“No, no, no,” Blackburn grimaced. “I wasn’t cold. I couldn’t have been.”
“There’s no question,” Bobby said hoarsely.
“No question,” Robinson repeated.
Katherine shrank from her uncle as he had shrunk from her in the library the night of the murder.
“What do you make of it?” the district attorney asked Rawlins.
The detective, who had remained crouched at the side of the grave, arose, brushing the dirt from his hands, shaking his head.
“What is one to make of it, sir?”
Paredes spoke softly to Graham.
“The Cedars wants to be left alone to the dead. We would all be better away from it.”
“You won’t go yet awhile,” Robinson said gruffly. “Don’t forget you’re still under bond.”
The detail no longer seemed of importance to Bobby. The mystery, centreing in the empty grave, was apparently inexplicable. He experienced a great pity for his grandfather; and, recalling that strengthening moment with Katherine, he made up his mind that there was only one course for him. It might be dangerous in itself, yet, on the other hand, he couldn’t go to Katherine while his share in the mystery of the Cedars remained so darkly shadowed. He had no right to withhold anything, and he wouldn’t ask Graham’s advice. He had stepped all at once into the mastery of his own destiny. He would tell Robinson, therefore, everything he knew, from the party with Maria and Paredes in New York, through his unconscious wanderings around the house on the night of the first murder, to the moment when Graham had stopped his somnambulistic excursion down the stairs.
Robinson turned his light away from the grave.
“There’s nothing more to do here. Let us go back.”
The little party straggled through the snow to the house. The hall fire smouldered as pleasantly as it had done before they had set forth, yet an interminable period seemed to have elapsed. Silas Blackburn went close to the fire. He sank in a chair, trembling.
“I’m so cold,” he whined. “I’ve never been so cold. What is the matter with me? For God’s sake tell me what is the matter! Katherine—if—if nothing happens, we’ll close the Cedars.
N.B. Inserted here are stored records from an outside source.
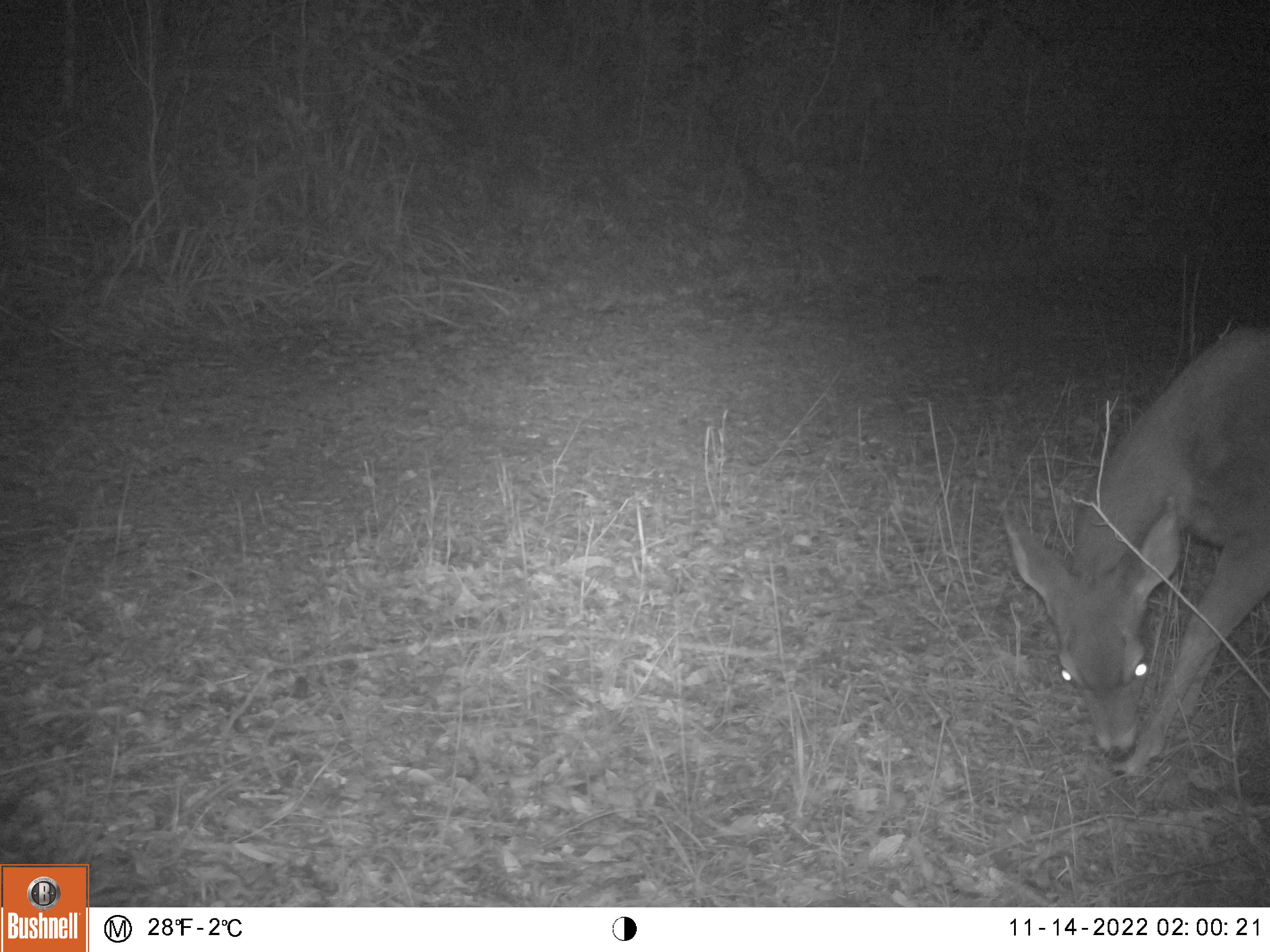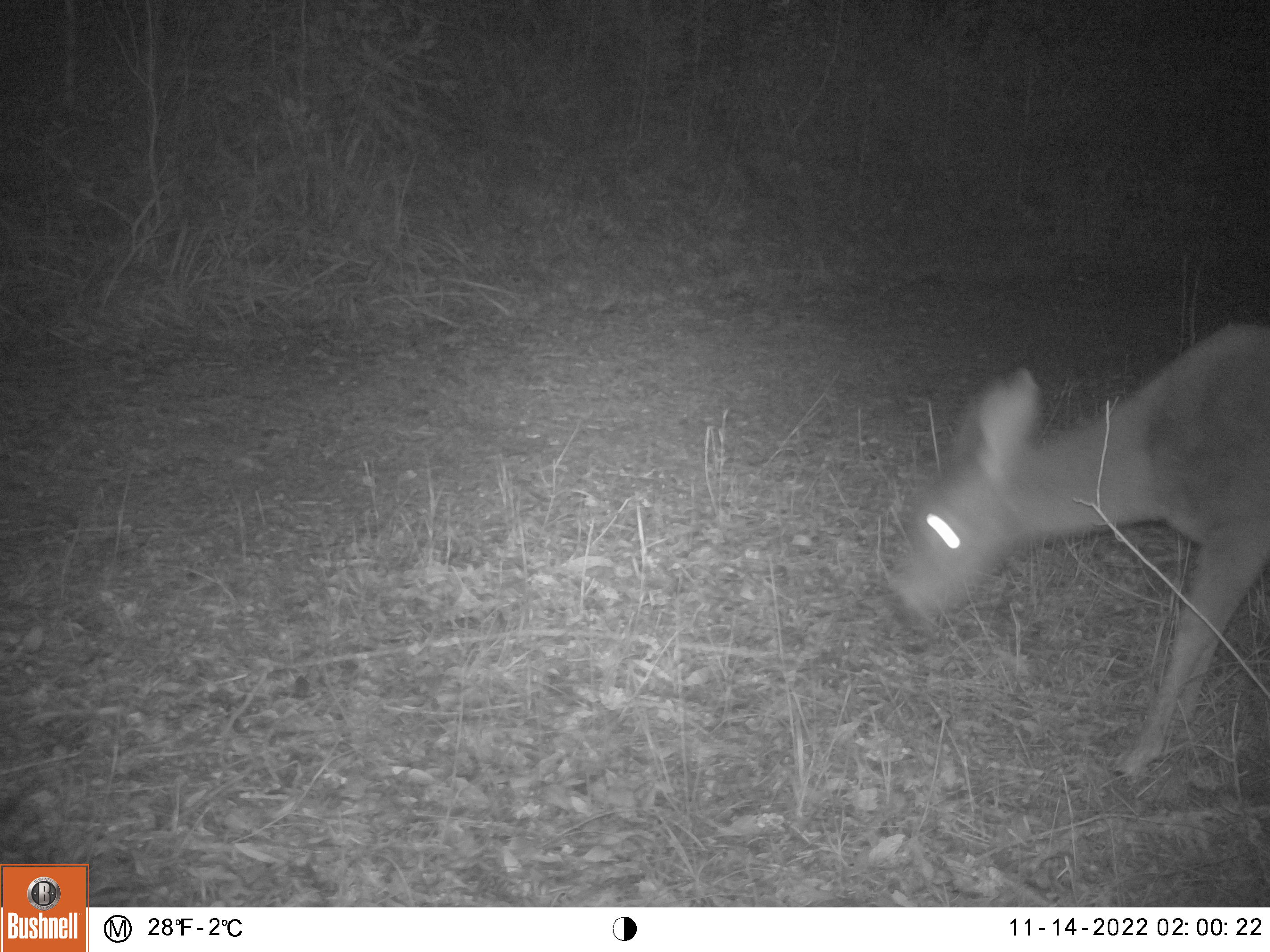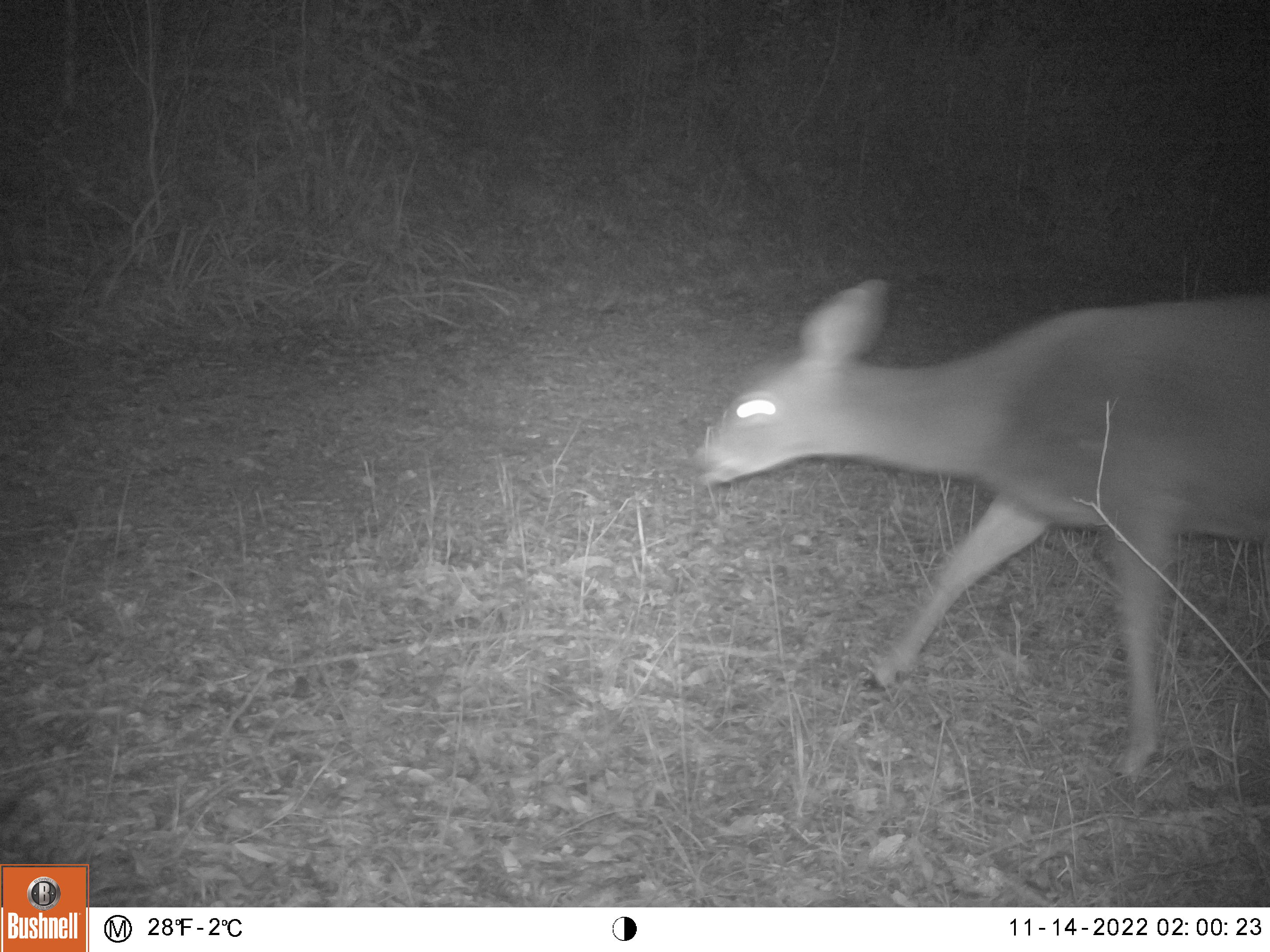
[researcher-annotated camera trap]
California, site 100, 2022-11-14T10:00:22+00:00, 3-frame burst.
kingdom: Animalia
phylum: Chordata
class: Mammalia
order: Artiodactyla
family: Cervidae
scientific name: Cervidae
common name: elk or deer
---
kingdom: Animalia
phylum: Chordata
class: Mammalia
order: Artiodactyla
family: Cervidae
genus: Odocoileus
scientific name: Odocoileus hemionus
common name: mule deer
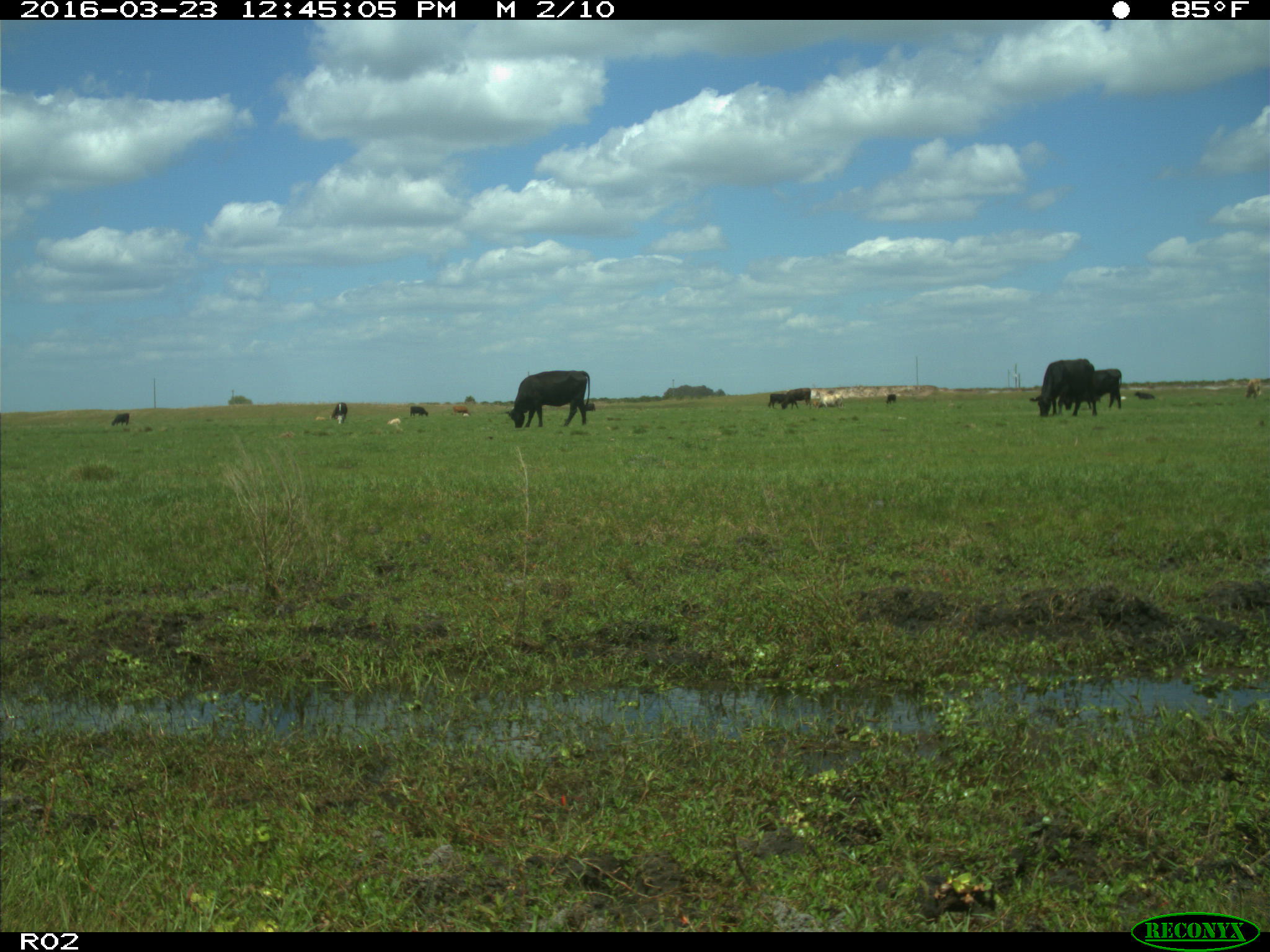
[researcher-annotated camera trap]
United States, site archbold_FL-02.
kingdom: Animalia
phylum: Chordata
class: Mammalia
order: Artiodactyla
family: Bovidae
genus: Bos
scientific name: Bos taurus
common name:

We’ll go to the city where there are lots of lights.”
“If you’d only listened to Bobby and me and gone long ago,” she said.
Robinson stared at the fire.
“I’m about beaten,” he muttered wearily.
Rawlins, with an air of stealth, walked upstairs. Graham, after a moment’s hesitation, followed him. Bobby wondered why they went. He caught Robinson’s eye. He indicated he would like to speak to him in the library. As he left the hall he saw Paredes, who had not removed his hat or coat, start for the front door.
“Where are you going?” he heard Robinson demand.
Paredes’s reply came glibly.
“Only to walk up and down in the court. The house oppresses me more than ever to-night. I feel with Mr. Blackburn that it is no place to stay.”